Sentencing, the judge told the pair: "The backdrop to your offending is depressingly all too familiar - a warped culture whereby the possession of knives is considered to be 'cool' and 'aesthetically pleasing' and knives are routinely carried on our streets.

"Mix that with youth as well as drugs and drug dealing, as in the present case, and it is a recipe for disaster and the tragic, but all too predictable, events that unfolded.

"From the evidence I have heard in the course of your trial, it is clear that both of you had an unhealthy fixation with knives which is all too common amongst the youth of today.

"It must stop. There is nothing cool about knives.
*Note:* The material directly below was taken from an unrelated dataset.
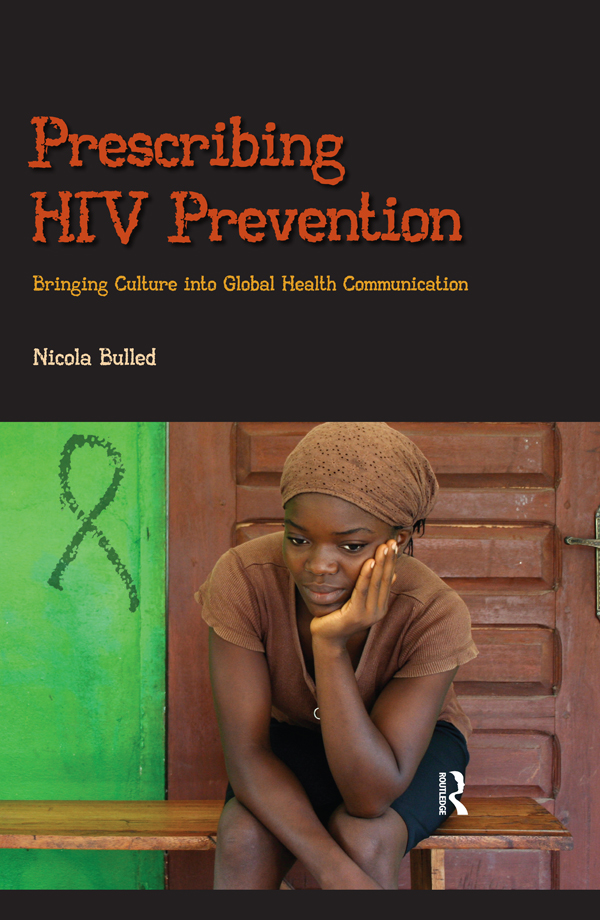 Prescribing HIV Prevention Critical Cultural Studies in Global Health - photo 1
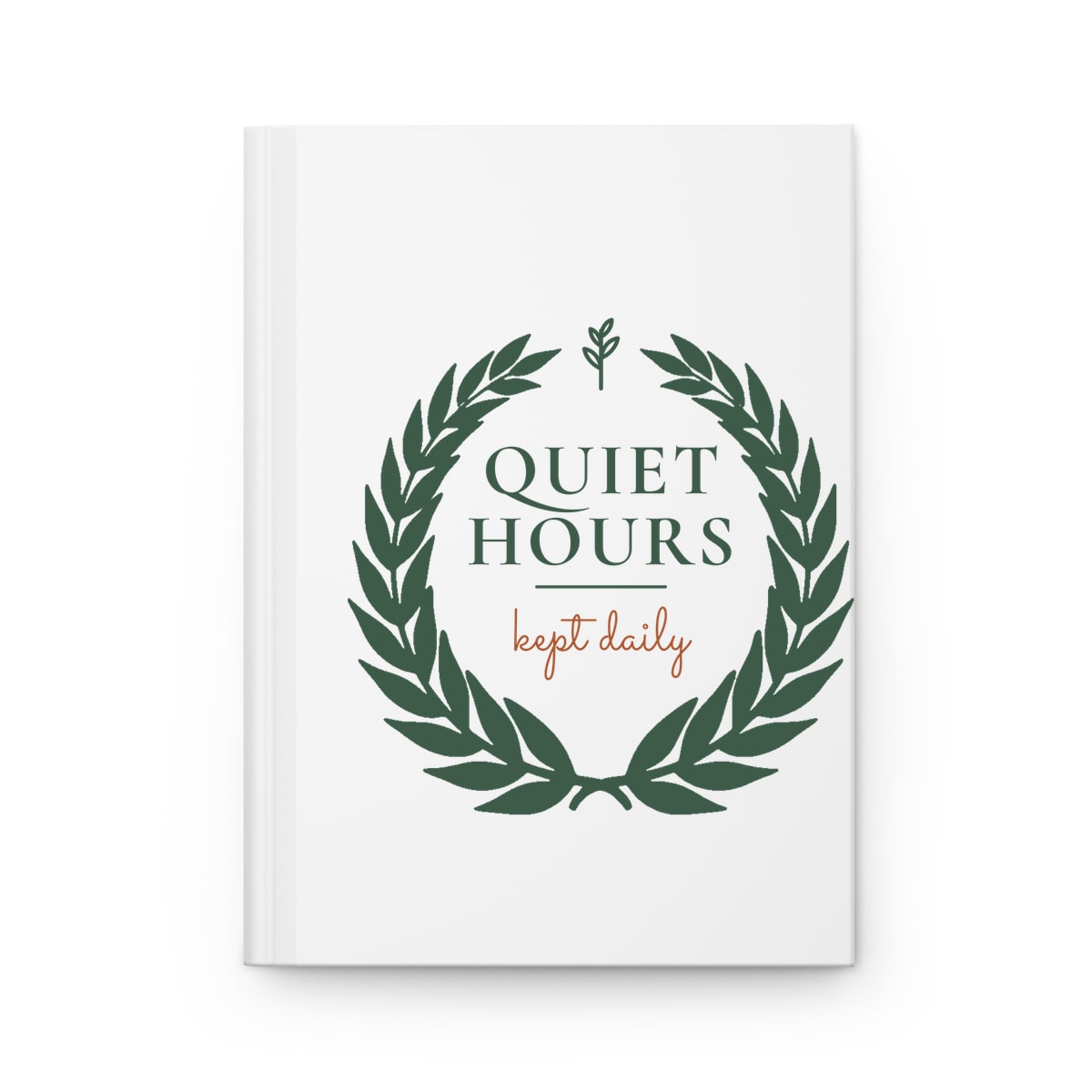 Quiet Hours, Kept Daily, printed on a journal in White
Their carrying all too often leads to their use and to tragedy, and it is a fallacy that they can keep you safe - very much the reverse, as events all too often demonstrate.

"Knife crime is a cancer on society, and it affects all spectrums of society - the message that must be brought home is that knives kill, and knives ruin lives.

"The best legacy of Yousef's tragic death would be if this message could be got across - and knives (are) regarded as 'uncool' by the young in society going forward."

Both defendants, wearing suits, showed no reaction as they left the dock, with tears from relatives of Boy A sitting in the public gallery.

The family of Yousef chose not to attend the sentencing hearing.

On Wednesday, his parents, Ghaleb and Debbie, joined anti-knife crime campaigners outside the Manchester Crown Court building in a peaceful demonstration.

The jury heard the stabbing was an "accident waiting to happen" as all three youths indulged in "idiotic fantasies" playing middle class gangsters.

Despite the privileged backgrounds of both defendants they led "double lives", the court heard.

Calling each other "Bro" and "Fam" and the police "Feds", the defendants and Yousef smoked cannabis, road around on bikes and listened to rap or drill music.

They would post videos on social media, making threats and posing with "shanks", or knives, the court heard.

Boy B purchased the flick knives online in a false name.

Th court heard the background to the fatal stabbing on Gorse Bank Road, Hale Barns, was that hours earlier, Boy B arranged a £45 cannabis deal and the teenagers planned to rob the drug dealer, a "soft target".

But the robbery went wrong and Yousef and Boy B fled, leaving Boy A to take a beating.

Boy A then later pushed Yousef who called him a "pussy" and punched him in the face, the court heard.

He told the jury Yousef pulled out a knife and he responded by also taking out a knife in self defence and his victim was accidentally stabbed.

Addressing Boy A, Mr Justice Bryan said the teenager maintained his false account of events throughout the time at the scene and did not correct himself for some 24 hours.

His convincing lies, the judge said, meant he was treated at the scene as a witness not a suspect and undoubtedly wasted valuable police resources.

He said he took into account Boy A's previous good character, the mitigation offered on his behalf and the character reference he had received.

Mr Justice Bryan added: "In particular I bear in mind that you faced charges of the utmost gravity from March to July 2019 and that your conduct has been the subject of intense media comment both before and after the verdicts, not all of which has been focused upon the evidence that was heard by the jury.

"I have also given very careful consideration to the contents of the pre-sentence report which has been prepared with obvious care and identifies that you know that you are facing a custodial sentence, and that a custodial sentence would go a long way in reinforcing to you that offences of this nature are extremely serious."

He told both defendants that they would be under supervision until their sentences ended and if they break the terms of supervision or commit a further offence during that period a court could order their detention in secure accommodation.